* [TEXT TO READ]:
■ ■ ■ ■ ■

The sentiment was much the same from Turkish Prime Minister Recep Tayyip Erdogan.
"As long as we don't solve these problems, as long as we don't achieve these, it won't be easy to implement the project," Erdogan said of the Palestinian-Israeli crisis, as he boarded a flight to the summit.
In deference to such concerns, American officials said the document presented to G-8 summit partners will include a paragraph that talks about the need to achieve peace on the Israeli-Palestinian conflict.
On top of everything else, the Europeans and Japanese want to know how much such proposed reforms might cost. A senior Bush administration official, who spoke anonymously on Tuesday because talks on the subject were still ongoing, said Bush hopes to reach a political agreement with his G8 counterparts this year without committing money, under the logic that they will ante up for it in later years.
Bush did extract a general pledge of support from Japanese Prime Minister Junichiro Koizumi on Tuesday. According to a second US official who briefed reporters about the meeting, Bush told the Japanese prime minister that his proposal gives leading economies a chance to encourage change from within Middle Eastern nations.
But their conversation was brief, the official said, and Bush planned to discuss the proposal with other leaders the next few days.
Bush's national security adviser, Condoleezza Rice, put it frankly this week: Repression, lack of hope -- and lack of education and jobs -- create conditions where growing numbers of young Arab men turn toward extremism.
The working draft of Bush's plan advocates reforms such as free elections, independent media and improved legal systems. It also suggests creating, by 2008, a "literacy corps" of 100,000 female teachers who would focus on reading and other basic skills for women.
It was unclear whether the teacher plan would survive in the final G8 agreement because of leaders' objections about cost.
Bush's instincts are in the right place, said Brookings Institution academic Susan Rice, who is researching the implications of poverty and inequality.
"It's less politically charged than going in and telling Arab governments how to democratize on our schedule," Rice said. "But it's a little awkward for the administration to throw this out there without a price tag, and without them making a specific commitment to what the US share of this is going to be."

■ ■ ■ ■ ■

* [SUPPLIED MATERIAL]:
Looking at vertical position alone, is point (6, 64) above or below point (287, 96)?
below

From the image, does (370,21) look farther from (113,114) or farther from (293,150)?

■ ■ ■ ■ ■

* [WORK TO COMPLETE]:
1. According to the article on Bush's Middle East reform plan, by what year does the working draft propose creating the "literacy corps"?
2. How would you render this sentence from the article on Bush's Middle East reform plan in Spanish: "But their conversation was brief, the official said, and Bush planned to discuss the proposal with other leaders the next few days."
3. Reproduce word for word the part of the article on Bush's Middle East reform plan between "But their conversation" and "turn toward extremism.", inclusive.

* [WORKED ANSWERS]:
1. By 2008.

2. Pero su conversación fue breve, dijo el funcionario, y Bush planeaba discutir la propuesta con otros líderes en los próximos días.

3.
But their conversation was brief, the official said, and Bush planned to discuss the proposal with other leaders the next few days.
Bush's national security adviser, Condoleezza Rice, put it frankly this week: Repression, lack of hope -- and lack of education and jobs -- create conditions where growing numbers of young Arab men turn toward extremism.